All startups, and the people leading them hit sticking points to their growth. The two are usually aligned and the experience is miserable for everyone involved. A significant factor in whether the company survives past it or not comes down to whether the leader is willing, able and enabled to scale as an individual, in order to grow beyond the business' current inflexion point.

Few founders, CEOs, or other startup leaders can transform themselves on their own. It is hard to invent your own best practice, especially if you don't have any external reference points. Harder still if you find yourself a leader without any prior experience of having been a manager. Leaders can often be lousy managers and too little time and effort goes into rectifying this.

One of the biggest myths of entrepreneurship is that startup leaders can thrive and grow without any knowledge of or interest in good management. Seriously? You think Hannibal got all those soldiers and elephants over the Alps using only charisma? The answer isn’t to insert external management hires into the gaps (the result is a top-heavy, hierarchical organisation that folds because it cannot support itself). The solution is to enable the leadership to develop and become fit for purpose for their next phase of growth.

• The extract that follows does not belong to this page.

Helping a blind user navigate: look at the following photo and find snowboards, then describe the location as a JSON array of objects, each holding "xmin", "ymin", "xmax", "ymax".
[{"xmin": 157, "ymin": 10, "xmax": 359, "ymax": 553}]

To be clear, when I am talking about leaders I am not just talking about the founder/CEO or the person at the top of the organisational pyramid. I am also talking about all those people directly around them (from the board to direct executive reports) who are responsible for delivering the company's vision. The temptation is to single out just one person who needs to grow and to scale when, in fact, there is an entire complicit leadership team that need to evolve.

There are common signs when a startup leader (or wider leadership team) is struggling, and these are felt in almost every aspect of the business. When these signs become apparent, the leader ideally needs to be supported and enabled to fully develop for their next phase of personal growth, or they need to choose to step aside into a role that feels more manageable. As soon as even a few of these indicators appear, doing nothing is no longer an option:

1. Inconsistent or non-existent communication. Nobody is sure exactly where the company is headed, or why. Or what that latest urgent board/investor/sales/product/client meeting was all about. Fearfulness and suspicion increases. The board may have been debating strategy for weeks, but no one has asked the employees for input or communicated the rationale back in. So people are busy working on the wrong things. Reassuring messages are either not coming at all, or are not delivered with the transparent authenticity required if they are to be believed.

2. Doubling down on what used to work. It is so tempting to do more of what used to work, just better, and harder and lots more of it. But if it isn't working anymore, the old plans need to be ripped up and fast. Avoiding new ideas and new approaches limit the leader's and therefore the company's ability to learn and adapt.

3. Busy on the wrong things. It is a brave, and self-aware leader who has the guts to say everyone stop while we figure out what is the best thing to do next. And even when they do make that call, they are not always supported on it from above. It is so much easier to all be busy fools, running from thing to thing, making time-consuming tweaks and minor course adjustments. Hooray - you're all so, so busy making visible progress, checking things off the company to do list. Tempting - but delusional and dangerous.

4. Decision making becomes, capricious, arbitrary and temporary. U-turns are no longer a sign of systematic, evidence-based iterations, but of personal agendas and ill-thought through plans. People with key information are excluded or over-ruled, triggering more U-turns.

5. Scapegoating and the blame game starts at the top and quickly spreads. If finger-pointing and blaming is taking place at the top, the brave leader takes it all on the chin (and endangers their personal position), while the weak leader joins in the blame deflection and shifts the problem to the whole company. Both are indicators that the wider leadership team and their behaviours are dysfunctional and this dog eat dog culture usually spreads.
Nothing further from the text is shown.